### Source document
◆ ◆ ◆ ◆ ◆

What one thing do Congress, the National Rifle Association, and the general public all overwhelmingly agree on? Mental illness is largely responsible for gun violence.
Much of the discussion around gun violence in Congress in the aftermath of last year’s mass shooting at an elementary school in Newtown, Conn., focused on mental-health care in addition to stricter gun-control measures, though legislation addressing any of this failed to pass.
A Gallup Poll from September showed that 80 percent of Americans think mass shootings are the fault of a lousy mental-health care system that fails to identify at-risk individuals.
The National Rifle Assocation proudly proclaimed in a fact sheet earlier this year, “Since 1966, the National Rifle Association has urged the federal government to address the problem of mental illness and violence.”
And since 1966, the National Rifle Association has been trying to associate two things that in reality have relatively little to do with one another. But to be fair, the general public and politicians are just as guilty.
Do mental-health care facilities need substantial improvement? Absolutely. Will improving access to mental-health care lead to a noticeable reduction in violent crime? Not likely.

◆ ◆ ◆ ◆ ◆

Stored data
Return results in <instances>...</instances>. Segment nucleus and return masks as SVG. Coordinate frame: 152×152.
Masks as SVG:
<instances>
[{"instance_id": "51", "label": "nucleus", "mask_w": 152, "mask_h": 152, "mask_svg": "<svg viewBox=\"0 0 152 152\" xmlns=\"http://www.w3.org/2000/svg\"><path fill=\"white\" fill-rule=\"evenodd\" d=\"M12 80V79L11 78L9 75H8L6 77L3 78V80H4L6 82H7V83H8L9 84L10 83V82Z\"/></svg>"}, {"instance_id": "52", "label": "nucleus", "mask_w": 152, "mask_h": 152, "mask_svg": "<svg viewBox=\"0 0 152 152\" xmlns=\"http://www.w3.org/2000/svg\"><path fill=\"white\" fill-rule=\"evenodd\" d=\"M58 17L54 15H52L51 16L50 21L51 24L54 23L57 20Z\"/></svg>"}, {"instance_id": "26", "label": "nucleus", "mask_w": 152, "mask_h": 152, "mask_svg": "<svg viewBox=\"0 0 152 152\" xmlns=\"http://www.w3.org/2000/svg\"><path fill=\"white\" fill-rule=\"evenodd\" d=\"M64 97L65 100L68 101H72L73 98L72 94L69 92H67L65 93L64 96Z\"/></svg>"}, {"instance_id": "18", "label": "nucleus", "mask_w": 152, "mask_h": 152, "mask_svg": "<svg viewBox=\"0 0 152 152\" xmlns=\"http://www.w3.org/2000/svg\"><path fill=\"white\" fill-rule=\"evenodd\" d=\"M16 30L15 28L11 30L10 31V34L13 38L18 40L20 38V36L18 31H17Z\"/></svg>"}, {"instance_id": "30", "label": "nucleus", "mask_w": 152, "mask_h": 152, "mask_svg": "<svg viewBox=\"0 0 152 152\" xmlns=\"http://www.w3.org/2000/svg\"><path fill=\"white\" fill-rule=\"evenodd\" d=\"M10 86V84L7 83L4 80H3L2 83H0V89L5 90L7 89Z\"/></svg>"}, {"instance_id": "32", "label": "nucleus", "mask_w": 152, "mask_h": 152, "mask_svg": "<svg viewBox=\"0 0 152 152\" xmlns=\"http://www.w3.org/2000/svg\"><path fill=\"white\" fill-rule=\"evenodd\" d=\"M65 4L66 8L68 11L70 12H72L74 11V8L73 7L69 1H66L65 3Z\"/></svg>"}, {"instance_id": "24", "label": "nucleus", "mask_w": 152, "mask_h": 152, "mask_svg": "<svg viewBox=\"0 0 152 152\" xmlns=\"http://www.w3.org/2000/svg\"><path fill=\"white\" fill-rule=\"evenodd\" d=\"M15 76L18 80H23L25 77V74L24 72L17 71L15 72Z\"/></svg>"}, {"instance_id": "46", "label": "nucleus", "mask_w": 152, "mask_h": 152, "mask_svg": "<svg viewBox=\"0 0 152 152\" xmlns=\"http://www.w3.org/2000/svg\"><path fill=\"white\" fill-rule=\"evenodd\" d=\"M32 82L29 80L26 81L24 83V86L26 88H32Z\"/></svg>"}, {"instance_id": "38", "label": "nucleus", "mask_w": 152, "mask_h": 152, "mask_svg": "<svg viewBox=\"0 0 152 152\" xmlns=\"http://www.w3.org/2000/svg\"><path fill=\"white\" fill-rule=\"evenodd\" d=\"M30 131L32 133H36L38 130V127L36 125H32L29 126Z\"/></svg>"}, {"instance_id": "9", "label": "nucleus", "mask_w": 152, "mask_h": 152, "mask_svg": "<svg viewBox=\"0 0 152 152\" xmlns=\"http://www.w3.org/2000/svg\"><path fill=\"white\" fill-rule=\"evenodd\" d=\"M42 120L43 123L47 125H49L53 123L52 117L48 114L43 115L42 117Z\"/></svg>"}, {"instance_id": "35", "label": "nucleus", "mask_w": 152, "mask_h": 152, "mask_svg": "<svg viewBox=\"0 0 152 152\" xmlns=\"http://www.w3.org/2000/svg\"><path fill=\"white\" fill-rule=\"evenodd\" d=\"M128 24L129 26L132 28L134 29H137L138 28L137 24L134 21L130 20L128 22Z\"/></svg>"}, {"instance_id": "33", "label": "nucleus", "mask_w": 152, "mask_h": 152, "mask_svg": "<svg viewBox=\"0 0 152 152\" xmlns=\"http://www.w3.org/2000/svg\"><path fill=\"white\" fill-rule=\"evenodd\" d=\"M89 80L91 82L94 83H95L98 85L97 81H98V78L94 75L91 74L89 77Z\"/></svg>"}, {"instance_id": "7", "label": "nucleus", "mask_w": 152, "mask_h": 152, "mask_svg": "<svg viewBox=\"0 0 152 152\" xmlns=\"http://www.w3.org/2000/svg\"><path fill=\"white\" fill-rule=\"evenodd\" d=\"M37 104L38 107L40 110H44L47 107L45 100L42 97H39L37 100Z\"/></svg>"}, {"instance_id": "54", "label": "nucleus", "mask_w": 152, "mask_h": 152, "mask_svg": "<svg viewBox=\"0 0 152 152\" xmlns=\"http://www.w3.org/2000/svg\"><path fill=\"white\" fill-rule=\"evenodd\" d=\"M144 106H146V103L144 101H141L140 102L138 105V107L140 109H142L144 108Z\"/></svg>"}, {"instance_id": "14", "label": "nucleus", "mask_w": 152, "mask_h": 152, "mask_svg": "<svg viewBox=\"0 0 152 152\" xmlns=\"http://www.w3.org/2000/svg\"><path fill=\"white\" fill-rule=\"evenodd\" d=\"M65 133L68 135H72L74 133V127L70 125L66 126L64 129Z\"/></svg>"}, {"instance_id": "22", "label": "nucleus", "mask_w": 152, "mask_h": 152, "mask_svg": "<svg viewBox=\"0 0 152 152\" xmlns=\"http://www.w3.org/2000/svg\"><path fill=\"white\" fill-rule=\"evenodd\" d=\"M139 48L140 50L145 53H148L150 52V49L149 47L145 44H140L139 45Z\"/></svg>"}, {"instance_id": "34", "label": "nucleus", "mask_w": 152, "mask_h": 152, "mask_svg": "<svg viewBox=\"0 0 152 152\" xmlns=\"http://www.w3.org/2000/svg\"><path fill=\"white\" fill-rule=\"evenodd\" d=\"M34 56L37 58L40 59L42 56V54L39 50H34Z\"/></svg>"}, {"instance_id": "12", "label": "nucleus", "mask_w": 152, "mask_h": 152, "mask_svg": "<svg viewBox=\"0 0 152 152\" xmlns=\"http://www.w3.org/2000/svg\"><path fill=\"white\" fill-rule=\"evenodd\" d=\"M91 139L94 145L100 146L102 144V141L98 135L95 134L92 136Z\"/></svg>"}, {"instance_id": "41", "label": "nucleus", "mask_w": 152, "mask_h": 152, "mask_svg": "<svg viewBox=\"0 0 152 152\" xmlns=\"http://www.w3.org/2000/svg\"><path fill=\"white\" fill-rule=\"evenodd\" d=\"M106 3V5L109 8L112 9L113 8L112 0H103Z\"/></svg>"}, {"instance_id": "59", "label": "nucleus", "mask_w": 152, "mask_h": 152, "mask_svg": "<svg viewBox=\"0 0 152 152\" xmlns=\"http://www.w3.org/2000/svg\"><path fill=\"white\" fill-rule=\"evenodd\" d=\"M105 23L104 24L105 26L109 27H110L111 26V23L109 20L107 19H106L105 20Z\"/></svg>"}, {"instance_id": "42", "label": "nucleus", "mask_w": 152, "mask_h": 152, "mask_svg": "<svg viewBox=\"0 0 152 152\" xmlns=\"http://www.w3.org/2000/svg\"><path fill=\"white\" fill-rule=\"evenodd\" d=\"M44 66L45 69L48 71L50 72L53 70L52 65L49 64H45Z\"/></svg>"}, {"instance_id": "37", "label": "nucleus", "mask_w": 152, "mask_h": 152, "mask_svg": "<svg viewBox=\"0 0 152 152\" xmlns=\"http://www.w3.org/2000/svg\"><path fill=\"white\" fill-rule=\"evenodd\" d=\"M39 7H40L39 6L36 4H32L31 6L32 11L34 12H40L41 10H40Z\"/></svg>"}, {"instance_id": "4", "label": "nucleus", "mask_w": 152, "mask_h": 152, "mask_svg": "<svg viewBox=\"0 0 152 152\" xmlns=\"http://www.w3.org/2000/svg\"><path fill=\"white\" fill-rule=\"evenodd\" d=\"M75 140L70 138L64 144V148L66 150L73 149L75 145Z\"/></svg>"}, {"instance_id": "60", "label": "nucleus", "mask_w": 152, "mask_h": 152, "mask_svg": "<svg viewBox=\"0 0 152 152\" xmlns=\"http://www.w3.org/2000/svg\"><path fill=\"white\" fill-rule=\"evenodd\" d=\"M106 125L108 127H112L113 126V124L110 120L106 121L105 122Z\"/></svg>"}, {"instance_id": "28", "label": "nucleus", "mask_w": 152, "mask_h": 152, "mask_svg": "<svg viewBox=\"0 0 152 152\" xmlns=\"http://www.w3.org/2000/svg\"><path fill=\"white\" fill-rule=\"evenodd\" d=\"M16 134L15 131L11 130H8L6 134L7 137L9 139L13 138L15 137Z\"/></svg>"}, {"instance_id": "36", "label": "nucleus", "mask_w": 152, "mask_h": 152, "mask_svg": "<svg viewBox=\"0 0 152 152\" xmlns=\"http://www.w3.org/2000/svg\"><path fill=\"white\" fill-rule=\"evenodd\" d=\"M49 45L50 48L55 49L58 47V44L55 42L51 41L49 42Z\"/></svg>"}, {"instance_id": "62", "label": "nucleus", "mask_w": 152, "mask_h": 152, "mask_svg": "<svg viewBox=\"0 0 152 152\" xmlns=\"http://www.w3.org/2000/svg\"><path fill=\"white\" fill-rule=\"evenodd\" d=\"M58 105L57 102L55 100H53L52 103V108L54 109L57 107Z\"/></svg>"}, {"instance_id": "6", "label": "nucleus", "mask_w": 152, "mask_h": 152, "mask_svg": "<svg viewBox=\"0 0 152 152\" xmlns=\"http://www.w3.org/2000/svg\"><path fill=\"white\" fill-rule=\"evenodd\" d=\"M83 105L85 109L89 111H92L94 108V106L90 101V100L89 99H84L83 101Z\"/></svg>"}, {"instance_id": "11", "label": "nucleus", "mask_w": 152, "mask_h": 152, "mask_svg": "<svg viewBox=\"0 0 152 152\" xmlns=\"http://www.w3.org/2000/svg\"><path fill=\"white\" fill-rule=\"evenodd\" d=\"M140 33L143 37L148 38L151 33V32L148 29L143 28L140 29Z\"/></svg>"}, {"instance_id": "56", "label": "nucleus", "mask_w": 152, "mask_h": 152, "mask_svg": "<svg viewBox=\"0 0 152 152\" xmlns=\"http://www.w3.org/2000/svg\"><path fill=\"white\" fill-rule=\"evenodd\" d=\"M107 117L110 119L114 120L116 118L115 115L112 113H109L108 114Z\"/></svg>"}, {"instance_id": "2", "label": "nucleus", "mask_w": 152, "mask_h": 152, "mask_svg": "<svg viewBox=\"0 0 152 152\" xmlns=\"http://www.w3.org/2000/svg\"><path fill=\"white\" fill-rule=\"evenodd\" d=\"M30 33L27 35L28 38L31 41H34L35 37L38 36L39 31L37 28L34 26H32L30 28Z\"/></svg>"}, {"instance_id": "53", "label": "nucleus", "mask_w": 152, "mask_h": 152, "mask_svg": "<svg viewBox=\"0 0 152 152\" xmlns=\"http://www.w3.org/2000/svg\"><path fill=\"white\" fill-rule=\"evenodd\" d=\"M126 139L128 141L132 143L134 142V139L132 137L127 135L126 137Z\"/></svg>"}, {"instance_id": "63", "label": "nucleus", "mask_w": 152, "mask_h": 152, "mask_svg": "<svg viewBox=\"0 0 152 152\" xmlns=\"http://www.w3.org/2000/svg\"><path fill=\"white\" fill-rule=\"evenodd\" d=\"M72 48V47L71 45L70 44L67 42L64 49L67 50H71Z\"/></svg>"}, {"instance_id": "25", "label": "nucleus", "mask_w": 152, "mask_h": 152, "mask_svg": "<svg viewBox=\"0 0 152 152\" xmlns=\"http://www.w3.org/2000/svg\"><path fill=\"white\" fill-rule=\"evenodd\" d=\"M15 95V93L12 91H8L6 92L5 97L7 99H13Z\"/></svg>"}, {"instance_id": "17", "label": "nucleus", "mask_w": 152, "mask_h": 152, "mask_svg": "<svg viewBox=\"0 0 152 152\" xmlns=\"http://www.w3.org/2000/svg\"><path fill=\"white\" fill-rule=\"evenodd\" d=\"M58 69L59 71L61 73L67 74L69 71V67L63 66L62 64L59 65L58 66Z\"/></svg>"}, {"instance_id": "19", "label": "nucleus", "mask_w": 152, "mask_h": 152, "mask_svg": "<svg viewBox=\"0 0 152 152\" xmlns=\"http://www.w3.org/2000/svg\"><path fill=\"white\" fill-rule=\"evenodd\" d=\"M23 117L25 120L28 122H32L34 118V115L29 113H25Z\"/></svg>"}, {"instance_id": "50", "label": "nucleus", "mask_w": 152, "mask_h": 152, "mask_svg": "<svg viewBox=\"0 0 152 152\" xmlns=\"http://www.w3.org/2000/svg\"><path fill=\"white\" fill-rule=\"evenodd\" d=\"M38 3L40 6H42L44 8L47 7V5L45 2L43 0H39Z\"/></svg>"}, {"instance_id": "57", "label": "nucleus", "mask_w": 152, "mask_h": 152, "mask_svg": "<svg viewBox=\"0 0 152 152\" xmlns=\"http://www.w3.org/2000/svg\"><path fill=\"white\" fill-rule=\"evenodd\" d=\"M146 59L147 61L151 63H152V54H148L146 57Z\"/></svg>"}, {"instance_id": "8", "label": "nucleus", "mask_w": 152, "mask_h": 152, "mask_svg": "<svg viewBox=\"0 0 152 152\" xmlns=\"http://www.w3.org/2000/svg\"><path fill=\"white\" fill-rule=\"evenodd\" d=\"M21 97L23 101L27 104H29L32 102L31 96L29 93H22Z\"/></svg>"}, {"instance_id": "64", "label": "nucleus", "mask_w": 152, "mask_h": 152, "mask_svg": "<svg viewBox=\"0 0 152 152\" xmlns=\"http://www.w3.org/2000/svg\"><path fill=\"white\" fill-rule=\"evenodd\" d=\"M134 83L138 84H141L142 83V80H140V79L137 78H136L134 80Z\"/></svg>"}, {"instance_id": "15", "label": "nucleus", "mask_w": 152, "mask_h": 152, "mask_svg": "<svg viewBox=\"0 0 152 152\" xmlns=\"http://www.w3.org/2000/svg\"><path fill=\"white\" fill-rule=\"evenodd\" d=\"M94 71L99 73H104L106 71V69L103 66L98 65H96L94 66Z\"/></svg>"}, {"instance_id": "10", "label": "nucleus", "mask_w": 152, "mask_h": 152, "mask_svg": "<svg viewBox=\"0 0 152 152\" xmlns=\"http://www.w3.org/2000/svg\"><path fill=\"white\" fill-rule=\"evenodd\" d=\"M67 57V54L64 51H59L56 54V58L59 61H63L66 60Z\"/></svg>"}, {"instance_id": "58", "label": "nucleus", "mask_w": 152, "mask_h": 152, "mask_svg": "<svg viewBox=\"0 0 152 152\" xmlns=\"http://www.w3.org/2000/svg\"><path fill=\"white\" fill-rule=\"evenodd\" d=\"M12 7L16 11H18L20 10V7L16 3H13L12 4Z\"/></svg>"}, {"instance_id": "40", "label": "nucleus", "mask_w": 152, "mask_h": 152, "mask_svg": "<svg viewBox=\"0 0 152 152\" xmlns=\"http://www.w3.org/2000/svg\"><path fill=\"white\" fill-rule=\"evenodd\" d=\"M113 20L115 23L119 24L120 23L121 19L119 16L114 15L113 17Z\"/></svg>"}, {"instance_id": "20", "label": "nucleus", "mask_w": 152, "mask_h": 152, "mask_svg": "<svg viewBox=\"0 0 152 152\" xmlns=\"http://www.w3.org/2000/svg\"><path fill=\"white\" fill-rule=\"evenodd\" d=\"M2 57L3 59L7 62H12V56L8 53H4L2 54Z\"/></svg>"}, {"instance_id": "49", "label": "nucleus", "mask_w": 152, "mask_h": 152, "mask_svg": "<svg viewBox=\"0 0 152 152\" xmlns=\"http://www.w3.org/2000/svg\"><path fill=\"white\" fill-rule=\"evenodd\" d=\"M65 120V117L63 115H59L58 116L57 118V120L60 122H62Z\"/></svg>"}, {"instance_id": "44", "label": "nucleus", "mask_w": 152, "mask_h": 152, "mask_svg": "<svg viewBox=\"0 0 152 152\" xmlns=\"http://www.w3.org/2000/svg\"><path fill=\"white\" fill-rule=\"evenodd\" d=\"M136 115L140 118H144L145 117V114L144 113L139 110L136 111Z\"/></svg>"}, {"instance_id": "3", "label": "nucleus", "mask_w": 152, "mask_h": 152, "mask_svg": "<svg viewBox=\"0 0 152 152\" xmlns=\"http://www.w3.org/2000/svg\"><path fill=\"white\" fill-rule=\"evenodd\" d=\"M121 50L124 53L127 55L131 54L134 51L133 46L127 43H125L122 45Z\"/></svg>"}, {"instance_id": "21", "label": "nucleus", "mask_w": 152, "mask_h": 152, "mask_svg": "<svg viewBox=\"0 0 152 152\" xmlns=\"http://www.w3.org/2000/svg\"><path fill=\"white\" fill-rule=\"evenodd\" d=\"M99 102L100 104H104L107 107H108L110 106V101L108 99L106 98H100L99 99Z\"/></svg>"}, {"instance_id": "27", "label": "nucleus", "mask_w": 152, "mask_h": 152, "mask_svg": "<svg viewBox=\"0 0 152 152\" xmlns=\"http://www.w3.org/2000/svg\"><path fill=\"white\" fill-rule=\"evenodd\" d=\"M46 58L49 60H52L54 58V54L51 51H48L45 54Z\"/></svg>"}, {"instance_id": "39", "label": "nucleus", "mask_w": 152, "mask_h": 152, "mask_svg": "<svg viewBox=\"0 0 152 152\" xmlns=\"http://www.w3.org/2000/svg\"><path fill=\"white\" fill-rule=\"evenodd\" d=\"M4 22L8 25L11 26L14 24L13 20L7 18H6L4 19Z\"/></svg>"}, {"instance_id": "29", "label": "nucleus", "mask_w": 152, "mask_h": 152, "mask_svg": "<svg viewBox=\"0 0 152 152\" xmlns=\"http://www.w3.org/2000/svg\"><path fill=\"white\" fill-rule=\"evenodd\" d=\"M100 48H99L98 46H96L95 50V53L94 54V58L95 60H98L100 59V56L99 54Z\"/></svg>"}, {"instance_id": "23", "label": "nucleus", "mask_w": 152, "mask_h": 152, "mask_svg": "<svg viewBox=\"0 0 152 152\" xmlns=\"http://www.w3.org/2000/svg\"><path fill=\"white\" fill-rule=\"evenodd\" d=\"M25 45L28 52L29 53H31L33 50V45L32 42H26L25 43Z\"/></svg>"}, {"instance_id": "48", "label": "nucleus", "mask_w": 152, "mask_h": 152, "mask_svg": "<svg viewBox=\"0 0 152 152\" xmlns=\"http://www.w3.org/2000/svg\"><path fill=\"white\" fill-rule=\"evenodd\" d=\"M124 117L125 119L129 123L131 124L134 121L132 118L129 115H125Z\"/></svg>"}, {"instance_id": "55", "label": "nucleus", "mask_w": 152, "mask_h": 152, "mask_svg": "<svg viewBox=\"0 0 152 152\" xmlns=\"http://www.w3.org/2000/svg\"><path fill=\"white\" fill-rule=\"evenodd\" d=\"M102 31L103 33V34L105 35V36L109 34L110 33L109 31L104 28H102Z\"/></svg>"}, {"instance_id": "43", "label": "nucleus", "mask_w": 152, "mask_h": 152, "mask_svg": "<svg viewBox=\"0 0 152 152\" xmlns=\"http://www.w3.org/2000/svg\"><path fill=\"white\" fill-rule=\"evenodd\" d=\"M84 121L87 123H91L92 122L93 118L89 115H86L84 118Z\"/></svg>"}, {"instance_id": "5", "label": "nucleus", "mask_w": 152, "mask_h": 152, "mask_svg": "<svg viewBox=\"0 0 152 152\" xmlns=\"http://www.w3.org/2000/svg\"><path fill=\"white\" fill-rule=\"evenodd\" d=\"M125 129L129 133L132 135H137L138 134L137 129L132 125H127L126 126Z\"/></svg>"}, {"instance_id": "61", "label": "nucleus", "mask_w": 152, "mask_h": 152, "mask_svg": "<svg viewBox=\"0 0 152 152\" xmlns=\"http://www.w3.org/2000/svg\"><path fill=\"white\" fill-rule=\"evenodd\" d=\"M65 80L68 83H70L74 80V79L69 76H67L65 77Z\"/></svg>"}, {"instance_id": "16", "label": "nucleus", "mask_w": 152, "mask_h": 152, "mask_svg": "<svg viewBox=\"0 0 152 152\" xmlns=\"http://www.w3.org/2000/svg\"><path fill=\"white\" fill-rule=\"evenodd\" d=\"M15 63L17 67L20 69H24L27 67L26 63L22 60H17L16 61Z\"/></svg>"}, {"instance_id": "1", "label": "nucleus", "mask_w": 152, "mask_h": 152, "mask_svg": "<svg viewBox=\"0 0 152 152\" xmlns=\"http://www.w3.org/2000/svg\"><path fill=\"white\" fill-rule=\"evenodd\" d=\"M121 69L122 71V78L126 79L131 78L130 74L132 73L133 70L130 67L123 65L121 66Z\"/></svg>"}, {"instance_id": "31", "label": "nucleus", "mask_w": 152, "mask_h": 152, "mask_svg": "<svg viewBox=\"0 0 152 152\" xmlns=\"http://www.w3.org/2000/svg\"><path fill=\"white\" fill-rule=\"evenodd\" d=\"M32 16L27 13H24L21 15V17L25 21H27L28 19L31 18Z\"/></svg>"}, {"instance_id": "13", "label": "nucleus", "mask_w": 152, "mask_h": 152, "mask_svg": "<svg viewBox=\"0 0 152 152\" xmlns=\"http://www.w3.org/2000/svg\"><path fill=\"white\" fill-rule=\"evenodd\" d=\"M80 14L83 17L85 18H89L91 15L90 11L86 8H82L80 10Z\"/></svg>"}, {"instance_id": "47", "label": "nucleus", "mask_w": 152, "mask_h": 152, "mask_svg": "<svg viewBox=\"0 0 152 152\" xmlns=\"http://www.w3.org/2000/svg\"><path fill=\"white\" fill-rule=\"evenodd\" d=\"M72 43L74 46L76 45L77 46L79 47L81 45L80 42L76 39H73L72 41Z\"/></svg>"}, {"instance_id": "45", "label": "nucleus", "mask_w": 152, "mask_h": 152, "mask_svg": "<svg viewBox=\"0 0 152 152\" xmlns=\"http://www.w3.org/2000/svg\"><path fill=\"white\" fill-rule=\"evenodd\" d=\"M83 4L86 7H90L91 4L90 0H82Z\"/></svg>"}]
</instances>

◆ ◆ ◆ ◆ ◆

Continue the commentary on mental illness and gun violence, picking up after its final sentence.

### Solved exercise
That’s not to say some forms of mental illness don’t make people more likely to commit violent acts, but only some extreme mental illnesses are dangerous. A 1994 study by the National Institute of Mental Health found that people suffering from serious mental illness (schizophrenia, bipolar disorder, major depression, etc.) were around two to three times more likely than people without mental illness to commit assault.
However, such illnesses are extremely rare, which is why an estimated 3 to 5 percent of violent crime is attributed to the mentally ill, according to the New England Journal of Medicine. It also reported that “people with no mental disorder who abuse alcohol or drugs are nearly seven times as likely as those without substance abuse to report violent behavior.”
Not only are the mentally ill responsible for proportionally little violent crime, the ones who have extremely serious mental-health problems are actually less violent than alcoholics and drug addicts.
Most Americans would probably be surprised to learn that almost half of them will suffer from a mental disorder at some point in their lives, according to a 2011 report by the U.S. Centers for Disease Control and Prevention. The most common of these include anxiety and mood-related illnesses.
The quality of mental-health care must improve, not because it will reduce violence but because so many Americans suffer from mental illnesses.
In spite of the prevalence of mental illness, state governments cut $1.8 billion from their budgets between 2009 and 2011, the National Alliance on Mental Illness reported. Clinics closed, swaths of staffers were laid off, and many seriously ill patients lost access to essential services.
Worse yet, people with serious mental illnesses are more than three times more likely to end up in prison than a mental-health facility. In only a few states, such as Minnesota and Maine, are those with major mental illnesses about equally likely to go to a hospital as a prison that is an injustice in itself.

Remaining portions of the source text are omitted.